Obviously these various Trump stratagems will get litigated in the courts. And many or most of them will fail. That’s probably how all this will play out. But there’s a critical shift in basic assumptions and mentality that is necessary for every state official to make to prepare themselves for this moment. That is especially true when there is a rogue and criminal president occupying the White House. Defying a rogue president can seem like defying federal authority or even the constitutional structure of government itself. Nothing could be further from the truth. Refusing these illegal demands is defending the federal constitution and the integrity of the federal government itself against its current rogue occupants.
Most of us were raised with the assumption that there are political disagreements, courts settle those disagreements, and you move on from there. That’s a good set of assumptions for normal times. These are not normal times. We’re talking here about the most basic building blocks of governing power, ones that the federal constitution clearly and unconditionally grants to the states subject to congressional law. States run their elections and send their representatives to Washington. The president has no say in the matter.

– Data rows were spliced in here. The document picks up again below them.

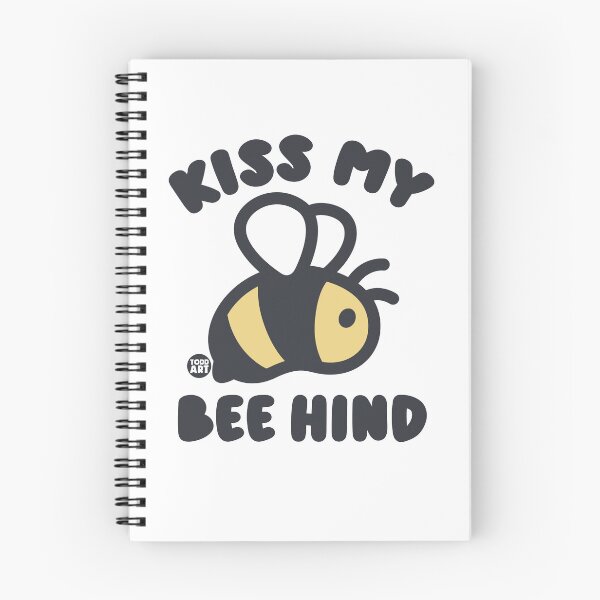 Item preview, KISS MY BEE HIND designed and sold by TODD GOLDMAN.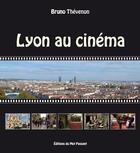 Couverture du livre « Lyon au cinéma » de  aux éditions Editions Du Mot Passant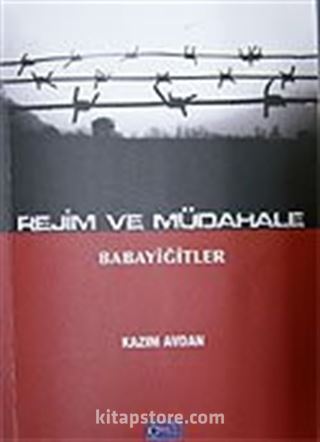 Rejim ve Müdahale Babayiğitler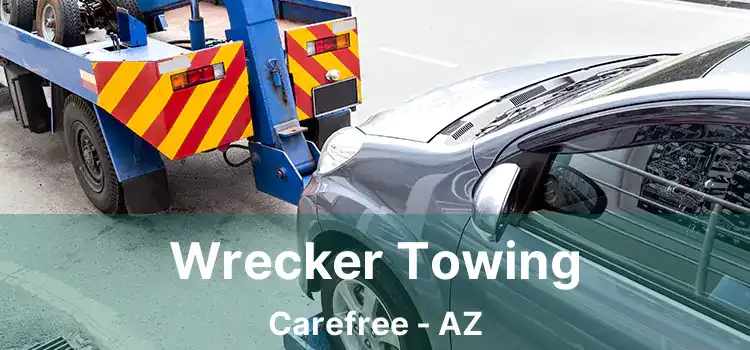 Wrecker Towing Carefree - AZ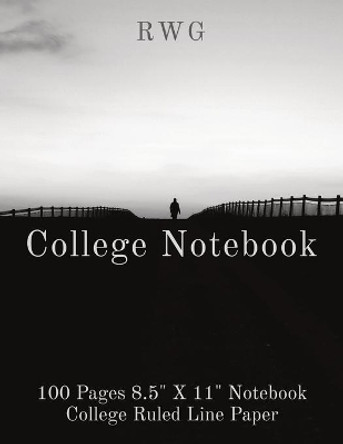 College Notebook: 100 Pages 8.5&quot; X 11&quot; Notebook College Ruled Line Paper by Rwg 9781794816404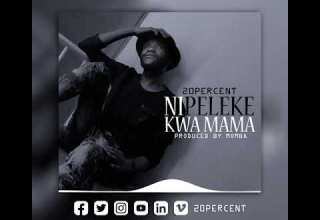 20 Percent Nipeleke Kwa Mama Officia Audio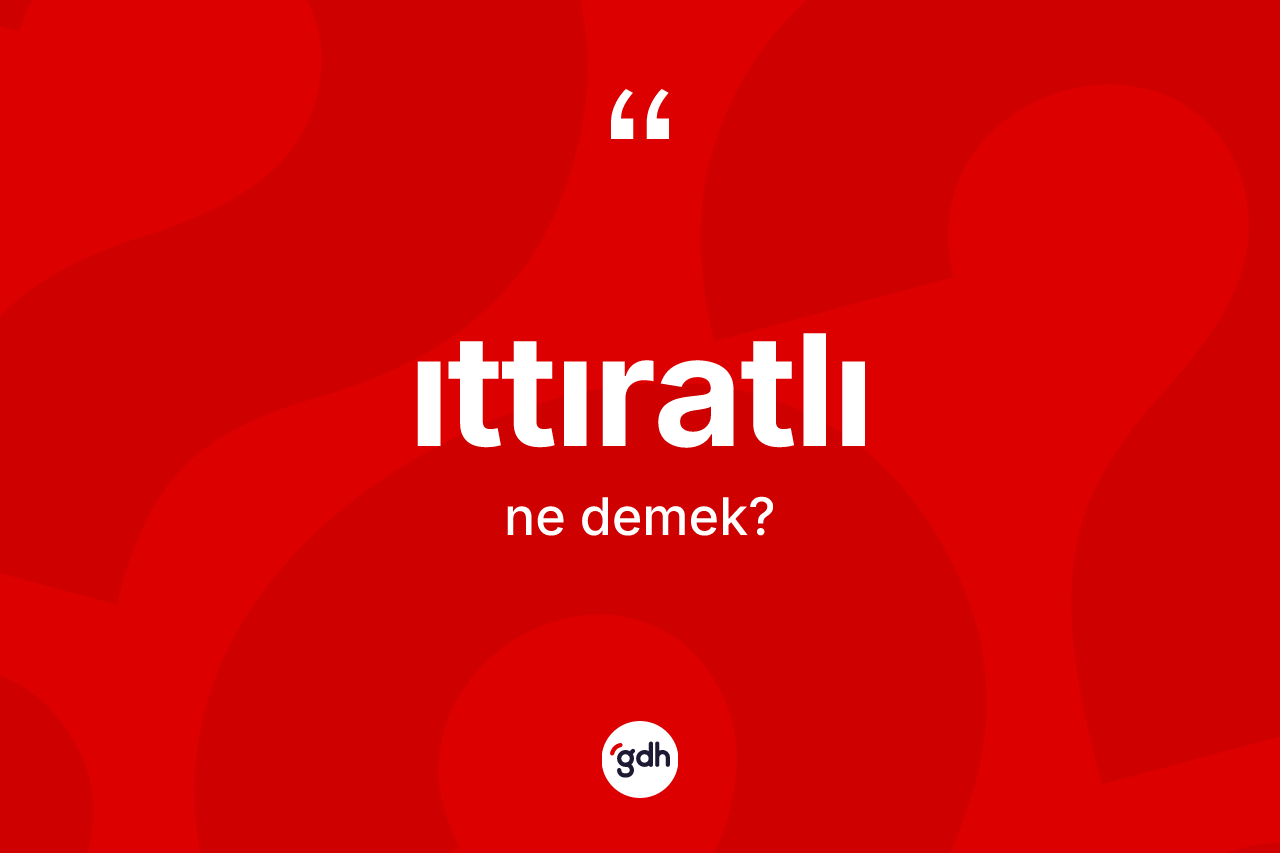 Ittıratlı nedir? Ittıratlının TDK'ya göre anlamı nedir?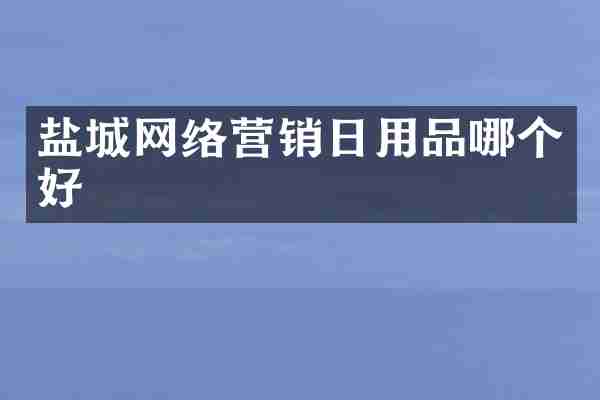 盐城网络营销日用品哪个好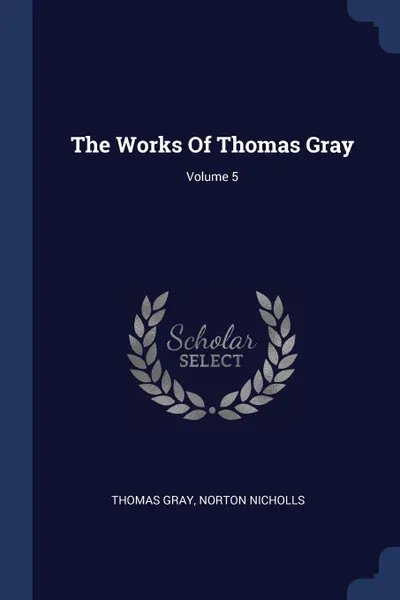 Обложка книги The Works Of Thomas Gray; Volume 5, Thomas Gray, Norton Nicholls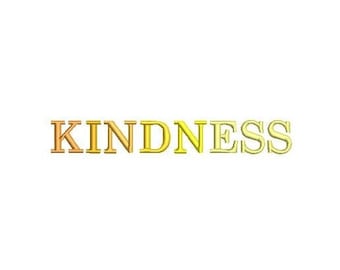 May include: The word "KINDNESS" in a gradient of colors from gold to yellow. The text is centered on a white background. The letters are in a serif font.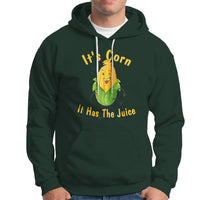Lyric Hoodie It's Corn A Big Lump With Knobs It Has The Juice Its Corn - Wonder Print Shop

It is incumbent on those state officials not simply to “resist” but to refuse, to lean into the full power of their state sovereignty under the federal constitution. States have just as much authority to defend the integrity of the federal constitution and obedience to it as the White House or, for that matter, the Supreme Court. Not every question of what the U.S. Constitution means is up for genuine debate. This one, for example, is not. States are not only entitled to insist on their constitutional authority to administer federal elections — they are obligated to do so. That’s critical in part because when courts limit executive action, they often do so well after the fact. Those delays aren’t acceptable in cases like this. What’s required is a contest of executive authorities. These are fundamental questions of the constitutional order that transcend the decisions of courts.

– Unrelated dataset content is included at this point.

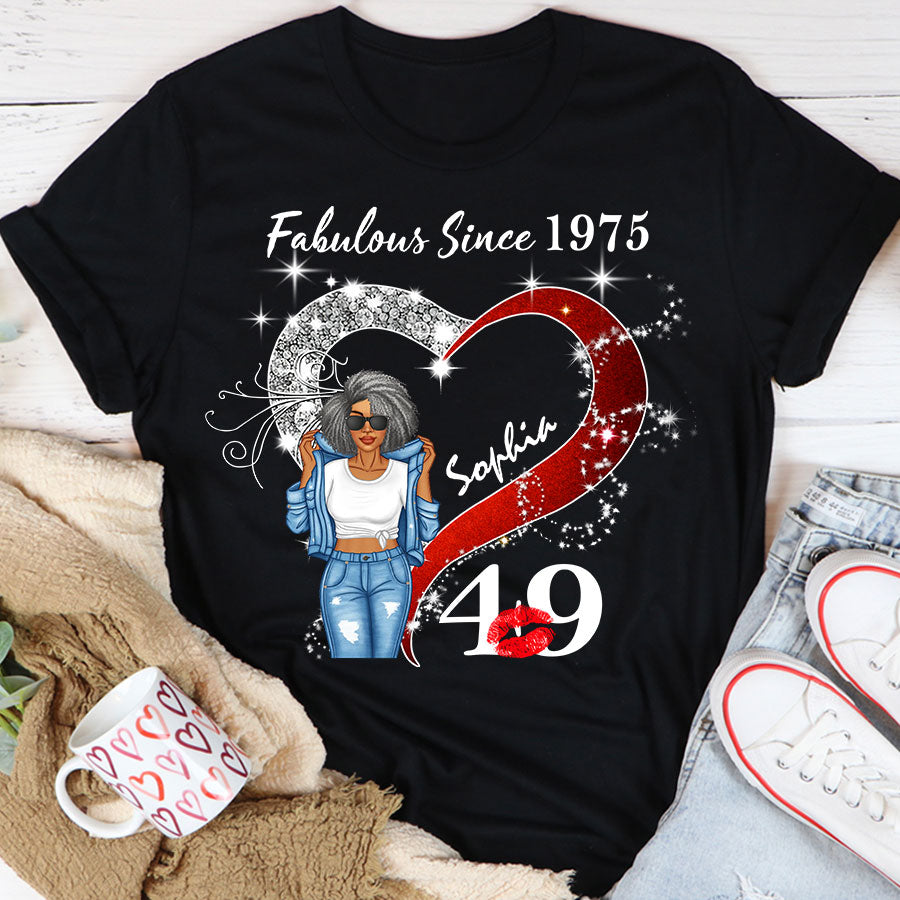 Custom Birthday Shirt, Her Gifts For 49 Years Old , Turning 49 Birthday Cotton Shirt, Fabulous Since 1975 - TLQ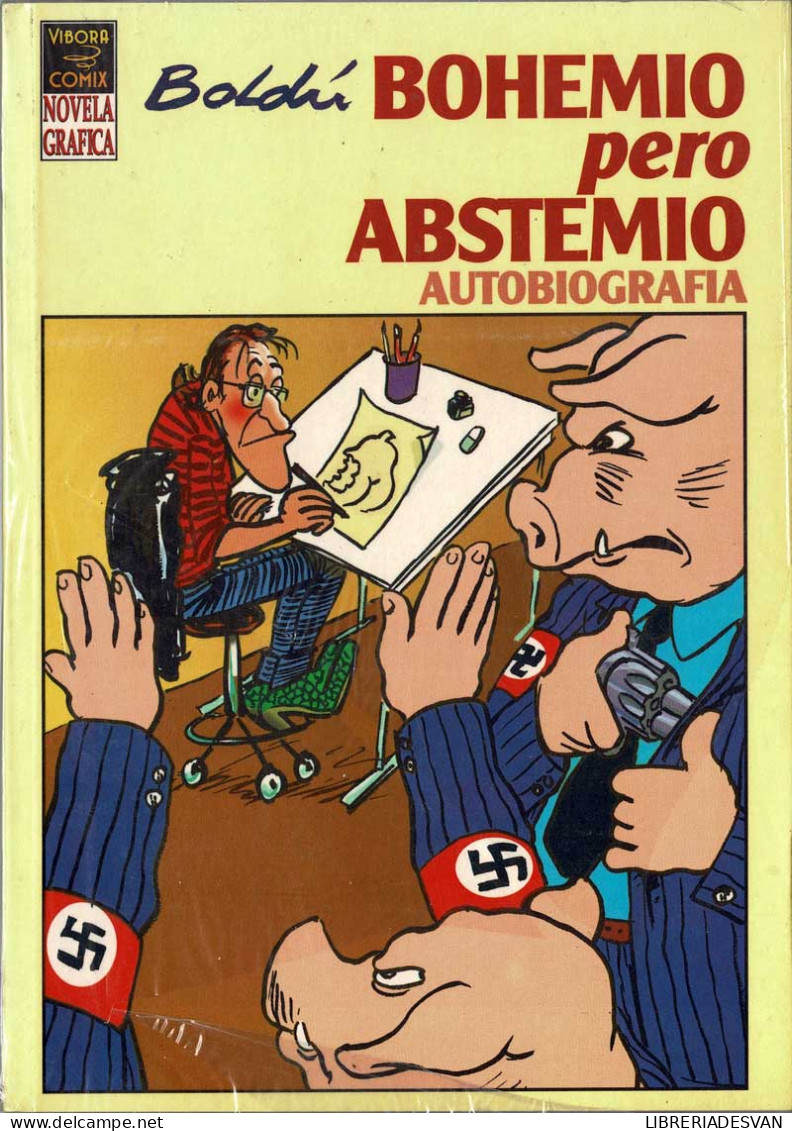 Bohemio Pero Abstemio. Autobiografía - Boldú - Other & Unclassified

What does this mean in practice? It means that every illegal demand from the White House and Trump’s federal officers gets a flat no from state officials. If courts back Trump’s anti-constitutional demands, that doesn’t matter. If Trump and his appointees threaten illegal force against state officials, it’s incumbent on those state officials to refuse the threats and demands and accept the risks of illegal presidential violence. As I noted above, sovereignty and executive authority are a bit like possession being nine-tenths of the law. The states possess their sovereign authority and only they can really relinquish it. That is the deep well of state sovereignty and power state governments and state elected officials have at their disposal and need to lean into.

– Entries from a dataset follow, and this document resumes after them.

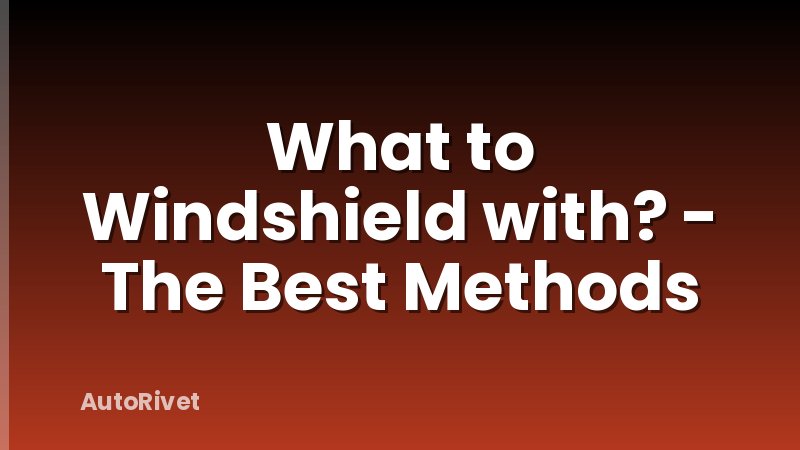 What to Windshield with? - The Best Methods
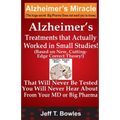 Alzheimer's Treatments That Actually Worked In Small Studies! (Based On New, Cutting-Edge, Correct Theory!) That Will Never Be Tested & You Will Never
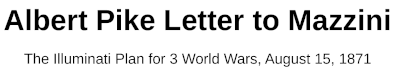 The Illuminati Plan for 3 World Wars, August 15, 1871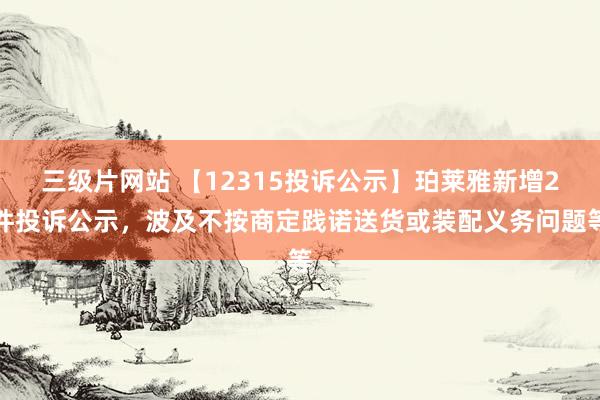 三级片网站 【12315投诉公示】珀莱雅新增2件投诉公示，波及不按商定践诺送货或装配义务问题等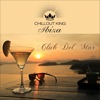 Chillout King Ibiza – Club Del Mar, 2015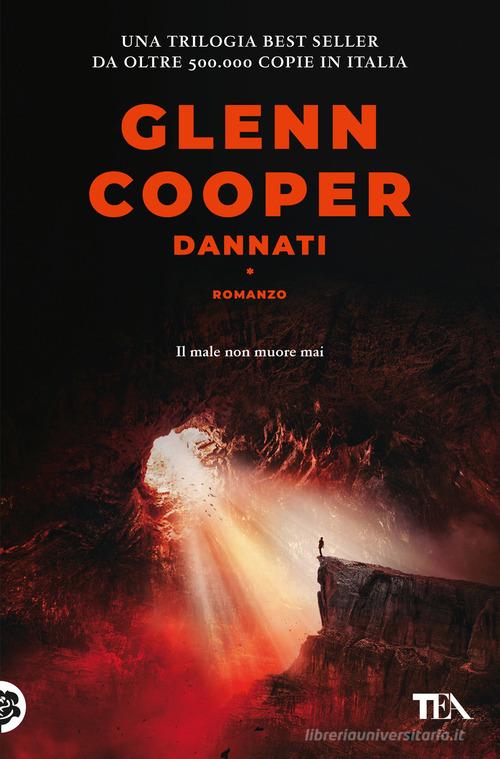 Libro Dannati di Glenn Cooper Suspense best seller di TEA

As I’ve mentioned numerous times, I am cautiously optimistic about the midterm elections. I don’t think Trump has the power (not the authority, that’s obvious, but the power) to significantly tamper with it. A majority of the country is already against him and that is a very weak position from which to mount an anti-constitutional coup. The forces of civic democracy are in the far stronger position. But the sovereign authority of the states is the key sheet anchor on which everything depends. So state officials must be ready to use it, to lean into it in every dimension.